Prerequisites for Successful Meshing
Volume mesh generation requires clean, watertight input surfaces:
- Closed surfaces: The surface must completely enclose a volume with no gaps or holes
- Consistent normals: Triangle normals should consistently point outward
- No self-intersections: The surface must not intersect itself
- No inverted triangles: All triangles must have positive area
- Manifold geometry: Each edge should be shared by exactly two triangles
The tetrahedralization algorithm requires clean, watertight surfaces free of topological defects. Before running Surface to Volume Mesh, it is strongly recommended to execute the Diagnostics and Fixes tool to identify and correct any surface quality issues.
Accessing the Tool
Navigate to the Surface ribbon tab and locate Surface to Volume Mesh in the Convert section. Select one or more surface models to convert before activating the tool.
Algorithm Methods
Auto3D (Netgen)
The Auto3D method uses the Netgen meshing algorithm to generate high-quality tetrahedral meshes with automatic control over element size and quality. This is the recommended method for most applications, providing:
- Adaptive mesh refinement based on surface curvature
- Graded element sizing from surface to interior
- Extensive optimization for element quality
- Robust handling of complex geometry
Grid3D (Cleaver)
The Grid3D method employs the Cleaver algorithm, which generates volume meshes through a background grid approach. This method may be more suitable for:
- Multi-material meshes where conformity at interfaces is critical
- Lattice-based mesh requirements
- Specific applications requiring structured underlying grids
Output Element Types
Tetra 4-Node (Linear)
Standard tetrahedral elements with 4 nodes—one at each vertex. Linear tetrahedra use first-order shape functions, representing displacement (or other field variables) as varying linearly across the element.

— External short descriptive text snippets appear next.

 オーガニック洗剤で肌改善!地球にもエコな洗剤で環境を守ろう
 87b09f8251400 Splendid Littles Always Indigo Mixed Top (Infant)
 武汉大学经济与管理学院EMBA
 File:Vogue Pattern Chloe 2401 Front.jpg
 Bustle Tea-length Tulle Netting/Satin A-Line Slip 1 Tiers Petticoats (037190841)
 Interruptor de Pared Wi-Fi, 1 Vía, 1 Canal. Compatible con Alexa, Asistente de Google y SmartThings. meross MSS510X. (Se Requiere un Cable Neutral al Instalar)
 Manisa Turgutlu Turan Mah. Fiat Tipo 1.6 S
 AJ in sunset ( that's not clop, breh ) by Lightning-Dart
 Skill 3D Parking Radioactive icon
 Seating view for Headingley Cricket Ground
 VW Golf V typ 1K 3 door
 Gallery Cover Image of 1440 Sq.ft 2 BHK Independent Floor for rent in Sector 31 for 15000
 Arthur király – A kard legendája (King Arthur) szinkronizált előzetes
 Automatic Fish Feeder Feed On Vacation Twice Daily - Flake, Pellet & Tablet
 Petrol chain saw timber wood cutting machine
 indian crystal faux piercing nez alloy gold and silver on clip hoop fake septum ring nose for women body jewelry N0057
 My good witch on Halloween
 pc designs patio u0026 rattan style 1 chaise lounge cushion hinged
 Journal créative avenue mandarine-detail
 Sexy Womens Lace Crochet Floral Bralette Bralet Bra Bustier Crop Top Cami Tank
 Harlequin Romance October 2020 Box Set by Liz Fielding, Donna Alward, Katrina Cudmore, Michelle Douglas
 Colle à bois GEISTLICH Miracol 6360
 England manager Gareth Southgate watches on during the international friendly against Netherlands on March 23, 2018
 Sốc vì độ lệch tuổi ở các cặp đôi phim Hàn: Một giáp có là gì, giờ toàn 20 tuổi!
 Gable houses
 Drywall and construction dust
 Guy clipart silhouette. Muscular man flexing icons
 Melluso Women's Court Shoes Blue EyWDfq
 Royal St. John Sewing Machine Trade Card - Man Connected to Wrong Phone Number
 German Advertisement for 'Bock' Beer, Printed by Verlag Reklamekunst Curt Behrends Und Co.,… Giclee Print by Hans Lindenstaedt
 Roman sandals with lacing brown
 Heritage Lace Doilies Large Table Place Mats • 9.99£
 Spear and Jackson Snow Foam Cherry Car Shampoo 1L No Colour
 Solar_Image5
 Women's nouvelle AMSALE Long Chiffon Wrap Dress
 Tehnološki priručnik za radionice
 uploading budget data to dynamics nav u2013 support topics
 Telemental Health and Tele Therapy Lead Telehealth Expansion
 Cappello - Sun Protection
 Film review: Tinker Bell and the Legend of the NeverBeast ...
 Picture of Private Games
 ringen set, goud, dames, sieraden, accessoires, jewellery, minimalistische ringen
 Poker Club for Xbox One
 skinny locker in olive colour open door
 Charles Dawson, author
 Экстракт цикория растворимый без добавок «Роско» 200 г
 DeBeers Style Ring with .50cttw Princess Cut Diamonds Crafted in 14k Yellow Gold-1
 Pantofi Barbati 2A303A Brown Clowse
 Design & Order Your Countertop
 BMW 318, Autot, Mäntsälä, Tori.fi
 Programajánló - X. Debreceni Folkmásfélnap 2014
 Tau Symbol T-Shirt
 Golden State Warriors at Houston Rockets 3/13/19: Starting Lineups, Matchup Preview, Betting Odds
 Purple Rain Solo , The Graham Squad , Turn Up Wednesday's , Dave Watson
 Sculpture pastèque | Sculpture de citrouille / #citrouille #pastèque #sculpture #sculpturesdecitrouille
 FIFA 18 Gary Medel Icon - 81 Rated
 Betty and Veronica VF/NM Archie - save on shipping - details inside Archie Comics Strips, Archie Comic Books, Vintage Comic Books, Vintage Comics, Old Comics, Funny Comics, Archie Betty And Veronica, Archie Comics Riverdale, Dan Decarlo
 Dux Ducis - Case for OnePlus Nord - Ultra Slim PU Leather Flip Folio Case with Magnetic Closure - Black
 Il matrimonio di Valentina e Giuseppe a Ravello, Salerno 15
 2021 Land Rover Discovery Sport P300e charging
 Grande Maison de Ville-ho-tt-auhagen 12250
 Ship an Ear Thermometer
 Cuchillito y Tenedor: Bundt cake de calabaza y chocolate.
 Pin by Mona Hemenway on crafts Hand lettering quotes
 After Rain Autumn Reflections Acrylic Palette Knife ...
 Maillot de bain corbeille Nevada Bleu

Linear elements are computationally efficient and sufficient for many applications:
- Preliminary analysis and rapid prototyping
- Large-scale models where computational cost is a concern
- Applications where quadratic elements provide diminishing returns
Quadratic 10-Node
Higher-order tetrahedral elements with 10 nodes—one at each vertex plus one at the midpoint of each edge. Quadratic tetrahedra use second-order shape functions, capturing curved boundaries and stress gradients more accurately.
Quadratic elements are preferred for:
- Stress analysis requiring high accuracy
- Problems with curved boundaries or complex loading
- Situations where coarser meshes are desired without sacrificing accuracy
- Contact problems and other nonlinear analyses
Quadratic elements contain more than twice the degrees of freedom of linear elements. A mesh with 100,000 quadratic tetrahedra has similar computational cost to one with over 200,000 linear tetrahedra. Choose element order based on analysis requirements and available computational resources.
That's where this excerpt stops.